A correlation between abscisic acid-induced gene expression and aphid-induced gene expression (Fig. 3) has been observed in several plant species (Zhu-Salzman et al., 2004; Park et al., 2006; Kerchev et al., 2013; Hillwig et al., 2015). Abscisic acid signaling often has been associated with osmotic stress responses in plants, leading to the hypothesis that removal of phloem content by aphids can cause wilting and thereby mimic osmotic stress. However, infiltration of aphid saliva by itself induces the characteristic expression of abscisic acid-regulated genes (De Vos and Jander, 2009), indicating that osmotic stress caused by the removal of phloem sap is not essential for this transcriptional response. It has been suggested that aphids up-regulate abscisic acid signaling, which decreases the stomatal aperture and leaf transpiration, thereby maintaining the leaf water potential that aphids need for feeding (Sun et al., 2015). Arabidopsis mutants that are defective in abscisic acid signaling are more resistant to aphids (Kerchev et al., 2013; Hillwig et al., 2015), which also indicates a more direct role in plant-aphid interactions.

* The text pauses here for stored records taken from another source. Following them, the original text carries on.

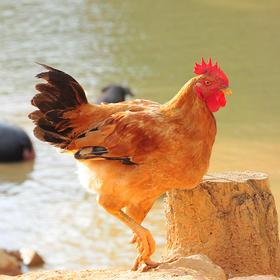 【龙门秘境】--金竹神鸡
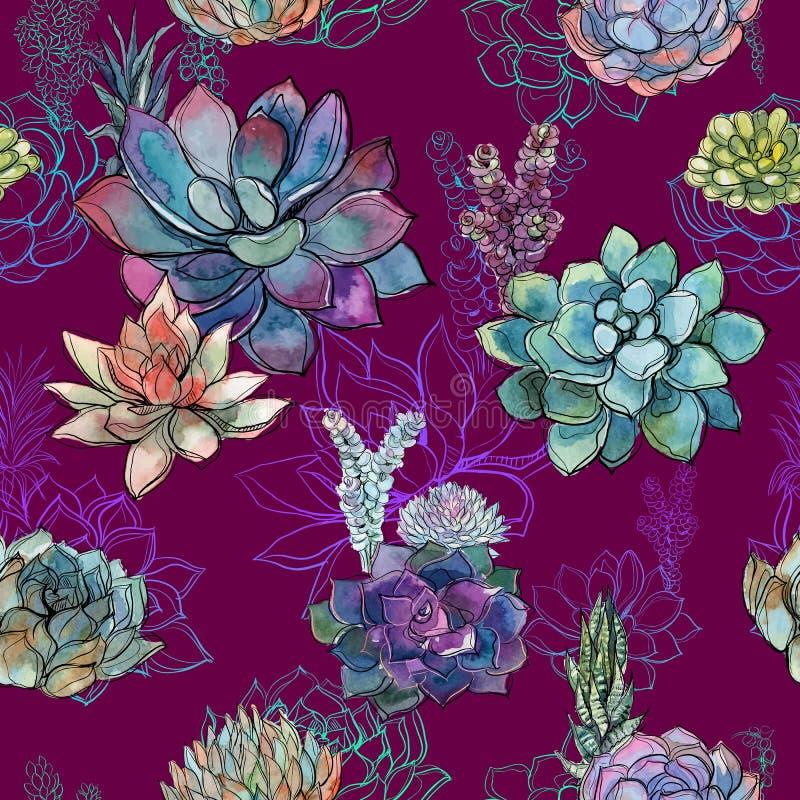 Nahtloses Muster mit Succulents auf Burgunder-Hintergrund graphiken watercolor lizenzfreie abbildung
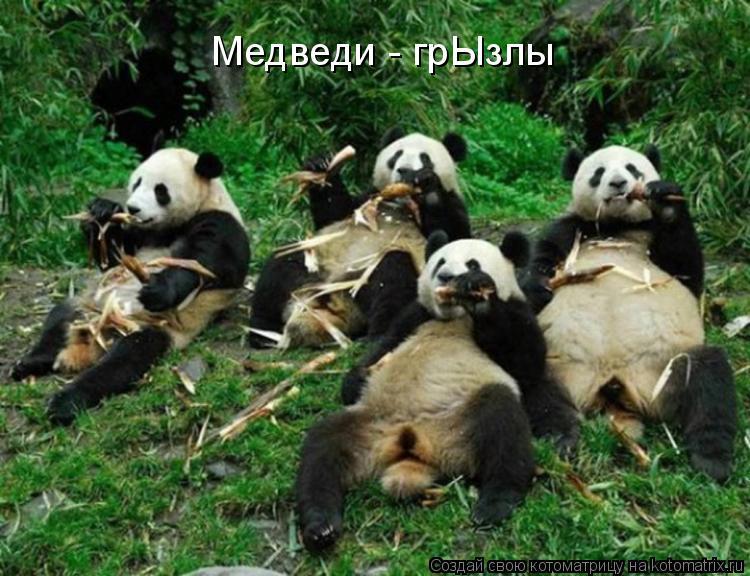 Котоматрица: Медведи - грЫзлы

In contrast to the generally positive correlation between aphid feeding and jasmonic acid-, salicylic acid-, and abscisic acid-regulated gene expression, genes regulated by cytokinins were negatively correlated with the effects of aphid feeding (Fig. 3). Cytokinins regulate plant growth and development, source/sink relations, as well as biotic and abiotic environmental interactions (Kieber and Schaller, 2014). The up-regulation of endogenous plant cytokinin production can delay the process of leaf senescence (Gan and Amasino, 1995). Thus, the overall down-regulation of cytokinin-responsive genes, as well as the decrease in leaf cytokinin content during aphid infestation of maize leaves (Supplemental Fig. S5), may be indications that the maize leaves attenuate growth processes and, instead, might be senescing.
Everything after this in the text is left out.